Parmi ces changements compensatoires, il faut également mentionner les lignes de marée, qui sont des zones de calcification reliant le cartilage hyalin à l'os sous-chondral. Normalement, ils sont ondulés et donc contrebalancent efficacement les charges importantes. Lorsque l'arthrose due au fait que le cartilage est détruit et que le nouveau cartilage se forme sous la forme d'ostéophytes, cette zone est reconstruite. Par conséquent, l'une des manifestations de l'arthrose est la présence de plusieurs lignes de marée. Puisque la surface articulaire de l'os est exposée, le mécanisme compensatoire est la formation de la sclérose dense (eburnation), souvent combinée avec la formation de sillons profonds (dépressions). Ces derniers sont particulièrement fréquents dans l'articulation du genou (FOP), où ils peuvent être considérés comme un moyen de stabiliser l'articulation en lui donnant des "rails". Ces sillons ont été bien visualisés sur des images axiales de PFD chez les patients que nous avons examinés.

La corrélation étroite observée entre la taille des ostéophytes et un amincissement local du cartilage, notamment dans le médial et latéral TFO PPO. Cependant, la taille des ostéophytes dans la TFO latérale plus en corrélation avec le rétrécissement des espaces de joint médian TFO et PPO latéral plutôt que son propre espace commun et la taille ostéophytes dans la PPO médiane corrélée non avec un rétrécissement local de l'espace, et un rétrécissement dans la TFO médiane. De toute évidence, la taille des ostéophytes peut affecter les changements dans les parties adjacentes du joint, ainsi que locale, qui peuvent être médiés par les facteurs de croissance biochimiques ou mécaniques m. Les derniers la plus probable peut être expliqué par la relation de la taille des ostéophytes TFO de la médiane et de PPO avec varus. GIVAN Osch et al (1996) ont suggéré que les processus de lésions du cartilage et de la formation d'ostéophytes ne sont pas directement liés, mais sont causées par le même facteur et se développent indépendamment. Un tel développement indépendant observé dans le latérale et médiale PPO TFO, la taille des ostéophytes associés plus avec subluxation latérale de la déformation de la rotule et de varus un rétrécissement local de l'espace articulaire.

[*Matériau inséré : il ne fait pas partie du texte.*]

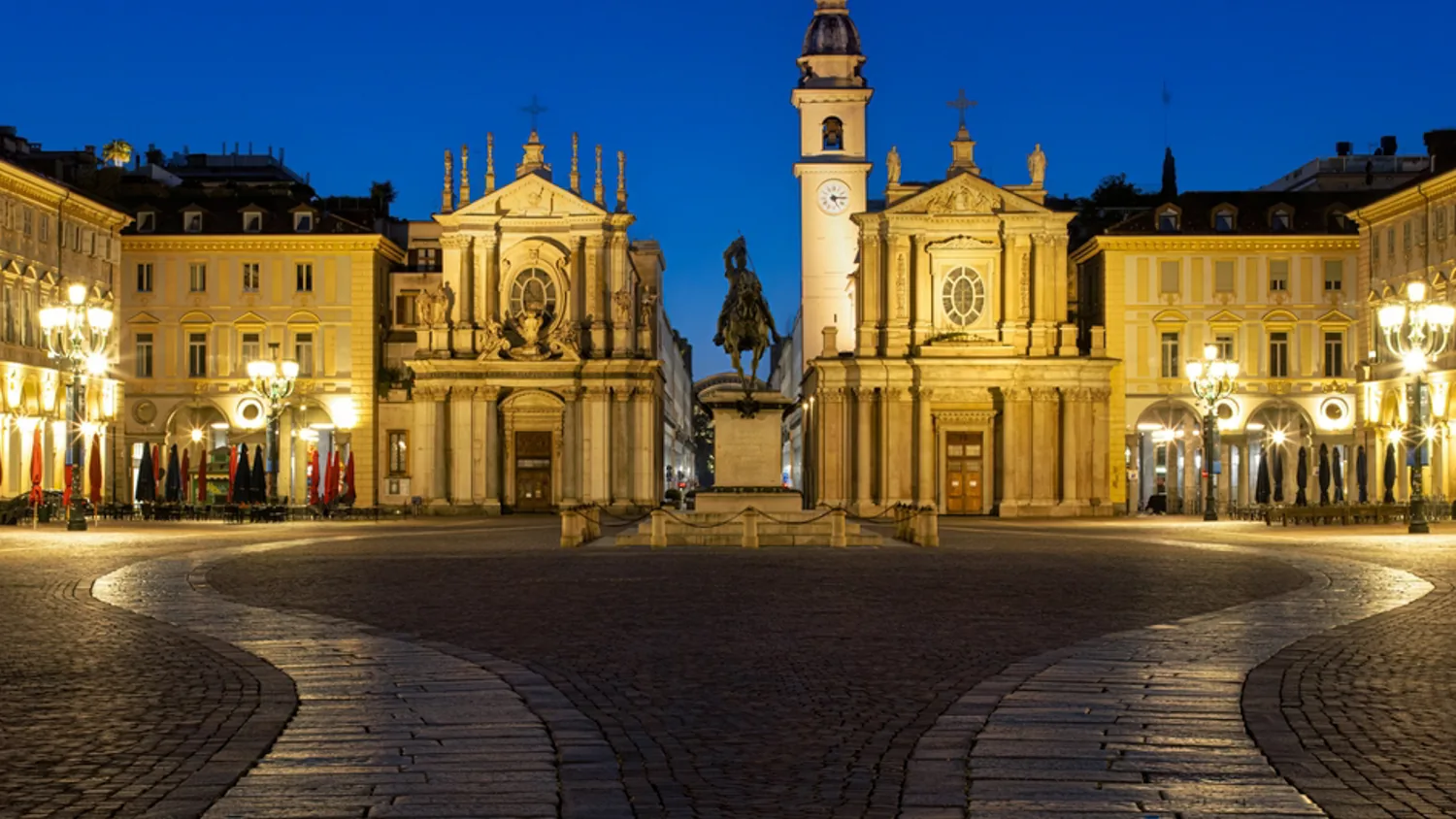 Verkostung handwerklicher Schokolade in Turin — foto 3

La communication entre le nombre total d'ostéophytes et leur emplacement sur plusieurs sites appuient le concept de la conditionnalité de la formation constitutionnelle d'ostéophytes et la réponse osseuse « hypertrophique ». Peut-être, il y a des différences individuelles en réponse à la gravité de l'effet de certains facteurs de risque, tels que TGF-bêta ou participent à la croissance des ostéophytes, protéine 2 os (os morphogénétique proteine-2). Une observation intéressante est la connexion et le nombre d'ostéophytes chondrocalcinosis: Des études cliniques suggèrent la présence de relations spécifiques entre les cristaux de pyrophosphate de calcium (une chondrocalcinose cause commune) et le résultat de l'arthrose « hypertrophique ». TGF-bêta, à l'exception stimulation de la croissance des ostéophytes, augmente la production de chondrocytes pyrophosphates extracellulaires et la stimulation mécanique de chondrocytes améliore la production d'ATP, une puissante source de pyrophosphate extracellulaire, prédisposant ainsi à la formation des derniers cristaux.

Les données obtenues par nous suggèrent la participation à la pathogenèse de l'ostéoarthrose d'un certain nombre de facteurs, y compris biomécanique local, constitutionnel et autres, en déterminant la taille et la direction de la croissance des ostéophytes formés pendant la progression de la maladie.